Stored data

#####

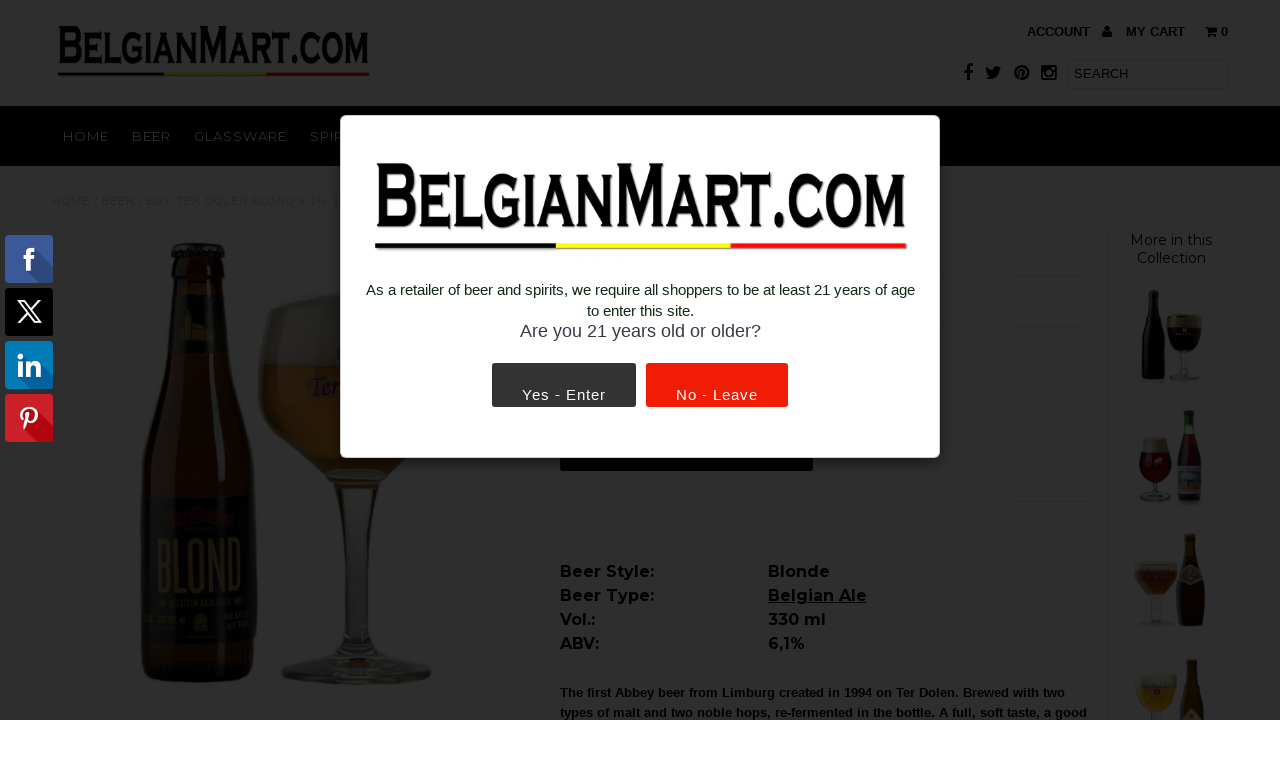

--- FILE ---
content_type: text/html; charset=UTF-8
request_url: https://zooomyapps.com/age/ZooomyAgeVerify.php?jsonCode=jQuery224017071758629160905_1769360907969&shop=belgianmart.myshopify.com&_=1769360907970
body_size: 498
content:
jQuery224017071758629160905_1769360907969({"custom_css":"","shop":"belgianmart.myshopify.com","user_added_css":"","enable_check":"enable","show_popup_page":"allpage","set_cookies_time":"72 * 60","choose_layout":"yes_no_check","popup_box_radius":"0px","min_age":"21","logo":"https:\/\/cdn.shopify.com\/s\/files\/1\/0017\/7658\/2714\/t\/5\/assets\/zoomyagelogopic1401004391logolong3gif.gif?13421617927353154397","popup_overlay_bg":"color_bg","overlay_color":"0,0,0","overlay_image":null,"popup_overlay_opacity":0.81999999999999995115018691649311222136020660400390625,"popup_box_overlay_bg":"popup_box_color_bg","box_color":"255,255,255","box_image":null,"popup_box_overlay_opacity":"1","main_heading":"As a retailer of beer and spirits, we require all shoppers to be at least 21 years of age to enter this site. ","main_heading_font_size":"15px","main_heading_font_color":"#102916","sub_heading":"Are you 21 years old or older?","sub_heading_font_size":"18px","sub_heading_font_color":"#373845","enter_btn":"Yes - Enter","enter_btn_font_size":"15px","enter_btn_font_color":"#FFFFFF","enter_btn_bg_color":"#333333","exit_btn":"No - Leave","exit_btn_font_size":"15px","exit_btn_font_color":"#FFFFFF","exit_btn_bg_color":"#F01C05","verification_failed":"You are not allowed to view this website.","verification_failed_font_size":"10px","verification_failed_font_color":"#F52346","verification_failed_url":"https:\/\/www.google.com","dm":"date_first","birthday_redirect":"no","input_ph":"full_form","date":"","month":"","year":"","tc":"<div><br><\/div>"})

#####

What is required
Would you please copy every line in the data that contains the word "https"?

Answer area
request_url: https://zooomyapps.com/age/ZooomyAgeVerify.php?jsonCode=jQuery224017071758629160905_1769360907969&shop=belgianmart.myshopify.com&_=1769360907970
jQuery224017071758629160905_1769360907969({"custom_css":"","shop":"belgianmart.myshopify.com","user_added_css":"","enable_check":"enable","show_popup_page":"allpage","set_cookies_time":"72 * 60","choose_layout":"yes_no_check","popup_box_radius":"0px","min_age":"21","logo":"https:\/\/cdn.shopify.com\/s\/files\/1\/0017\/7658\/2714\/t\/5\/assets\/zoomyagelogopic1401004391logolong3gif.gif?13421617927353154397","popup_overlay_bg":"color_bg","overlay_color":"0,0,0","overlay_image":null,"popup_overlay_opacity":0.81999999999999995115018691649311222136020660400390625,"popup_box_overlay_bg":"popup_box_color_bg","box_color":"255,255,255","box_image":null,"popup_box_overlay_opacity":"1","main_heading":"As a retailer of beer and spirits, we require all shoppers to be at least 21 years of age to enter this site. ","main_heading_font_size":"15px","main_heading_font_color":"#102916","sub_heading":"Are you 21 years old or older?","sub_heading_font_size":"18px","sub_heading_font_color":"#373845","enter_btn":"Yes - Enter","enter_btn_font_size":"15px","enter_btn_font_color":"#FFFFFF","enter_btn_bg_color":"#333333","exit_btn":"No - Leave","exit_btn_font_size":"15px","exit_btn_font_color":"#FFFFFF","exit_btn_bg_color":"#F01C05","verification_failed":"You are not allowed to view this website.","verification_failed_font_size":"10px","verification_failed_font_color":"#F52346","verification_failed_url":"https:\/\/www.google.com","dm":"date_first","birthday_redirect":"no","input_ph":"full_form","date":"","month":"","year":"","tc":"<div><br><\/div>"})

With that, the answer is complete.